En matière d’énergie éolienne, Leuze-en-Hainaut est loin d’être à la traîne. En l’espace de trois ans, 15 machines produisant de l’électricité verte ont été érigées sur le territoire de l’entité. Bientôt, cinq mâts supplémentaires sont susceptibles de sortir de terre sur Tourpes, dans le prolongement du parc éolien existant dont l’exploitation est du ressort de la société Windvision en partenariat avec l’intercommunale Ideta.

Désireux de l’agrandir à hauteur du chemin Damas, Windvision a l’intention d’introduire une nouvelle demande de permis. La procédure est lancée et se traduira, le 21 octobre à 19 h 30, par une réunion informative à l’hôtel de ville leuzois. Sans mauvais jeu de mots, le bourgmestre, Christian Brotcorne, a eu vent de ce projet d’extension et il appartiendra aux deux formations de la majorité (CDH-MR) de s’accorder lorsque ce dossier aboutira sur la table du collège.

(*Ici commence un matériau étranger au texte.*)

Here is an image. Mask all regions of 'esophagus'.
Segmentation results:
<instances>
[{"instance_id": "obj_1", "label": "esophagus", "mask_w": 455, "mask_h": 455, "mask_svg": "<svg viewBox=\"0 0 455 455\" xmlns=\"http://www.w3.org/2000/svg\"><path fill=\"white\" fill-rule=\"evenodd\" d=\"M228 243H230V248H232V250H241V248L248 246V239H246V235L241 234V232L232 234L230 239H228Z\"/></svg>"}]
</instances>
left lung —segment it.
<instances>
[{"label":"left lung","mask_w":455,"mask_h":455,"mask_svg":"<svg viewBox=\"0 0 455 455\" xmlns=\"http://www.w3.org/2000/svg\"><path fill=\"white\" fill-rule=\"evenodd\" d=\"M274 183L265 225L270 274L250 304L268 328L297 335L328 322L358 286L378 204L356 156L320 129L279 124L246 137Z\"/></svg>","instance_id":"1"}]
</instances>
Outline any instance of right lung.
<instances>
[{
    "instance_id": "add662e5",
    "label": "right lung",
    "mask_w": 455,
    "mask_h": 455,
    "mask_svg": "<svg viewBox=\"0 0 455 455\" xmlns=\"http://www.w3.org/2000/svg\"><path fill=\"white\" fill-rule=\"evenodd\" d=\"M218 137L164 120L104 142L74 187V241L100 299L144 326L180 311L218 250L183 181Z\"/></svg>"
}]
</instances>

"À un moment donné, il faudra se poser la question de la saturation, d’autant que la Région wallonne a identifié sur Leuze deux autres zones sans contraintes propices à l’implantation de nouvelles éoliennes", commente le maïeur.

Favorable à une diversification des technologies vertes, ce dernier dit comprendre le mal-être de certains riverains proches d’un champ éolien et qui se plaignent des nuisances sonores et paysagères. Il rappelle, en outre, les raisons qui ont poussé la ville à renoncer à injecter le moindre euro dans l’éolien leuzois.

"L’ancienne majorité avait manifesté son désir d’entrer dans le capital de Windvision au travers d’une convention que nous dénoncions vertement à l’époque. Une commune n’a pas pour vocation d’investir 900.000 € dans l’éolien d’autant qu’il s’agit d’un capital à risque. Parce qu’elle est aussi plus avantageuse au niveau de la rentabilité de l’investissement, nous avons préféré instaurer une redevance annuelle à concurrence de 15.000 € par éolienne."

Comme pour les pylônes GSM, Christian Brotcorne s’attend à des recours suite à la création de cette taxe approuvée par la tutelle mais qui reste à percevoir.